### [Directives]
1/ From the passage on technical indicators, quote the stretch from "However, despite all" through "and recognizing patterns.".
2/ Answer these questions from the passage on technical indicators:
(a) What can technical indicators help anyone become?
(b) Technical indicators quantify a cryptocurrency's behavior based on what?
(c) With what accuracy are we still unable to prophesize any future event?

### [Supplied text]
○ ○ ○ ○ ○ ○ ○

Everyone hears news about others trading cryptocurrencies and sharing trading data on social media platforms. However, the thought of making investment decisions on one’s own is enough to raise a few hairs on the skin. Every smart person understands that it is not a good idea to risk or bet away their savings if they are not aware of how the market works.
Technical Indicators are the tools that can assist anyone in speaking the language of investing trends and becoming a cryptocurrency whisperer.
What are Technical Indicators?
Technical Indicators are a helpful technique for quantifying the behavior of a cryptocurrency based on its historical and current price movements. Since the dawn of civilization, mankind has fantasized about peeking into the future and becoming masters of their destiny.
However, despite all the accumulative knowledge of humanity, we are still unable to prophesize any future event with 100% accuracy. When it comes to trading, this task is nothing short of an attempt to venture into the future using mathematical equations and recognizing patterns.

○ ○ ○ ○ ○ ○ ○

### [Recorded information]

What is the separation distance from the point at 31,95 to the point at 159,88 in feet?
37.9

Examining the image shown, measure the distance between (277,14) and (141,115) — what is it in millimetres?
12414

○ ○ ○ ○ ○ ○ ○

### [Answer set]
1/
However, despite all the accumulative knowledge of humanity, we are still unable to prophesize any future event with 100% accuracy. When it comes to trading, this task is nothing short of an attempt to venture into the future using mathematical equations and recognizing patterns.

2/
(a) A cryptocurrency whisperer
(b) Its historical and current price movements
(c) 100% accuracy